Count the lines in the data below that contain the string "stone", with uppercase and lowercase treated as different, and reply with only the number.
--------
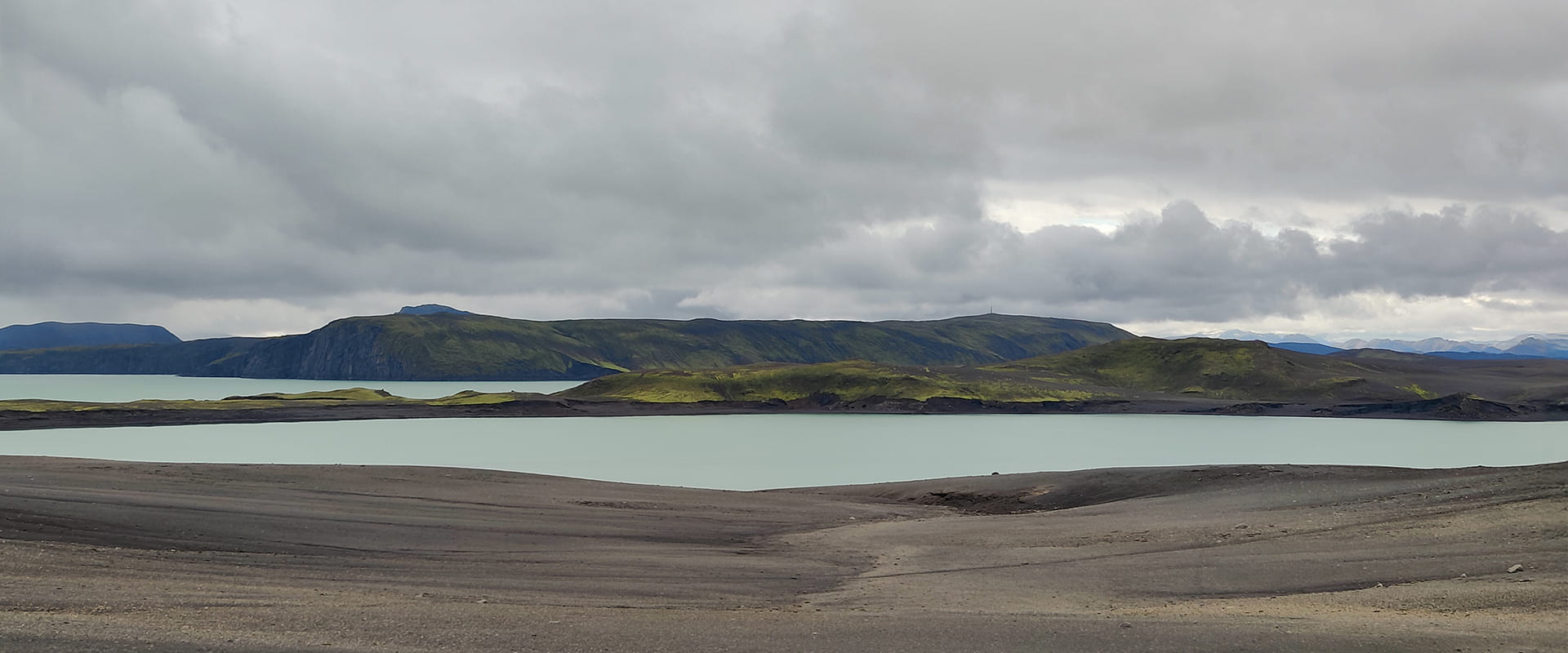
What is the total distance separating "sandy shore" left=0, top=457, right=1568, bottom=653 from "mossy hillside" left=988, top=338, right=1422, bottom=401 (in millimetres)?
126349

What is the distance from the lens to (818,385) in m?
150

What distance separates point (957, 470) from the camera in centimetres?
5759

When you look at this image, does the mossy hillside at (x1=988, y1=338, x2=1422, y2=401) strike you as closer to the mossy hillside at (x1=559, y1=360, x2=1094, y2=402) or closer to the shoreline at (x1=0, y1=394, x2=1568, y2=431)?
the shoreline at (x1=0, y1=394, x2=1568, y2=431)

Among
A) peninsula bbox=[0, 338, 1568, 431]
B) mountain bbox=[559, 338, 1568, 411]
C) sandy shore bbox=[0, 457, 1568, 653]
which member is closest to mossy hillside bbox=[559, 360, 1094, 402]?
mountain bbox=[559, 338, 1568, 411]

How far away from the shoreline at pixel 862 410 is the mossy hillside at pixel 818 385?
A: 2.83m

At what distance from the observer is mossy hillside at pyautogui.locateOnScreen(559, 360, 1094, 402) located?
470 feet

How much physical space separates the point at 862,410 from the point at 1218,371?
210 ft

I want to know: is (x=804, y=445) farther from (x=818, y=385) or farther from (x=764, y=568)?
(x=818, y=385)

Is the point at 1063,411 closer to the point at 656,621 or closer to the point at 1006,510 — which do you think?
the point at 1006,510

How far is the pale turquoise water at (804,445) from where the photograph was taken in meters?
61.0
--------
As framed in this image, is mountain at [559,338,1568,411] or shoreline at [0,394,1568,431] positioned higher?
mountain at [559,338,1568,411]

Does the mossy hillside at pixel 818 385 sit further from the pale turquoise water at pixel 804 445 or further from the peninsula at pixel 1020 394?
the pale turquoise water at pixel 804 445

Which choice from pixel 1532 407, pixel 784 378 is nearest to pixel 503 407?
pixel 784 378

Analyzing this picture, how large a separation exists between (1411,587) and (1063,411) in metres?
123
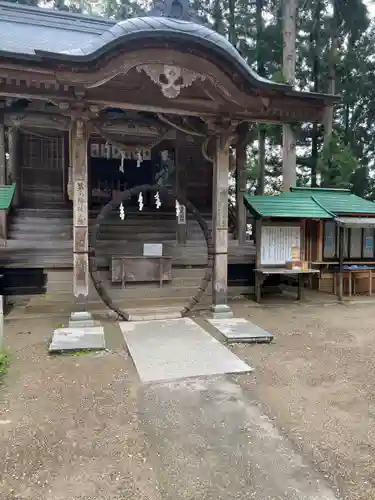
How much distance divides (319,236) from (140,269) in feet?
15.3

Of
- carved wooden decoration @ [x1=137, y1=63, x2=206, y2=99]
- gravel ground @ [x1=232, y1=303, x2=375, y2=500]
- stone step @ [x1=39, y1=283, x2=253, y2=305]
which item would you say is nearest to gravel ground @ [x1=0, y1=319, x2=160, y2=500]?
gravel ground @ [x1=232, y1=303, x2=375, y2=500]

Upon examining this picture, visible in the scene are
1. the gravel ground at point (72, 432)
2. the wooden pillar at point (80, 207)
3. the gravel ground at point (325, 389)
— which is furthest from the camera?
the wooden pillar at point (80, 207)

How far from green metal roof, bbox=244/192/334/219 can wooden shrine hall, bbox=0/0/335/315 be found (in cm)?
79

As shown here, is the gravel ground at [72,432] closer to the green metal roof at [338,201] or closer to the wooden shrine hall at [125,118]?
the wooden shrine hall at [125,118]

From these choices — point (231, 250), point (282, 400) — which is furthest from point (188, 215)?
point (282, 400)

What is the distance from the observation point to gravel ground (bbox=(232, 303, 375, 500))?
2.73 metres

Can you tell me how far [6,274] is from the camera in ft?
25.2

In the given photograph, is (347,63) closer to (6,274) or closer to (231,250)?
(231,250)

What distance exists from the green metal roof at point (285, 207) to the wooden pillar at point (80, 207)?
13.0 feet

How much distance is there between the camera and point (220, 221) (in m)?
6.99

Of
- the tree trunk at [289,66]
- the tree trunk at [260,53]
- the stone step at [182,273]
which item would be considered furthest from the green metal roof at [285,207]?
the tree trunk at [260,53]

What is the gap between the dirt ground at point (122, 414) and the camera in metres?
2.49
--------
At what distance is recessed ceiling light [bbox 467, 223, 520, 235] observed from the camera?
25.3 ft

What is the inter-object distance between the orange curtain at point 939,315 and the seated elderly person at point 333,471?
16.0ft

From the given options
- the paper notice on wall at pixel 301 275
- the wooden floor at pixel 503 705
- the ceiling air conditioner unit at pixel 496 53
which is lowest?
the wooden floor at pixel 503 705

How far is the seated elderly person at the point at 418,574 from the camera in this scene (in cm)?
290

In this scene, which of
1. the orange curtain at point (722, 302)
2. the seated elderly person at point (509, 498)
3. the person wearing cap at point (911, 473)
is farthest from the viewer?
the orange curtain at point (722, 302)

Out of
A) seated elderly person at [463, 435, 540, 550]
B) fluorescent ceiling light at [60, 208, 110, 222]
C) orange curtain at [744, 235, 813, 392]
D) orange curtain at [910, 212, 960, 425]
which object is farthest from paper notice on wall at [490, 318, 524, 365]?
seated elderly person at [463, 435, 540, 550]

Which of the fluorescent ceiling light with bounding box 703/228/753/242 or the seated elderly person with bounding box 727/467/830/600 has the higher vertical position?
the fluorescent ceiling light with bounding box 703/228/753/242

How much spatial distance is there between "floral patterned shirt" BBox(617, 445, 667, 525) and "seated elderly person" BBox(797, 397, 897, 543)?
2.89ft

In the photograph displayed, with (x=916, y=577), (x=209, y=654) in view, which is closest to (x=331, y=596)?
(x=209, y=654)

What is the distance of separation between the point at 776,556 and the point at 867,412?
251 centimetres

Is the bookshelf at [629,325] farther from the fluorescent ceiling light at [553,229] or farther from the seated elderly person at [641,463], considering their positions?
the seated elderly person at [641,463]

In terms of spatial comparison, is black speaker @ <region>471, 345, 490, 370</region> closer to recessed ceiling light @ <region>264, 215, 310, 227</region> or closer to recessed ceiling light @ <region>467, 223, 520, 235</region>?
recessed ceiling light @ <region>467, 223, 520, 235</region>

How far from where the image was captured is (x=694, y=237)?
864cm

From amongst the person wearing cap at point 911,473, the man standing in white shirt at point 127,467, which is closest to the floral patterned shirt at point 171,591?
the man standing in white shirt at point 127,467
--------
_Output_:
2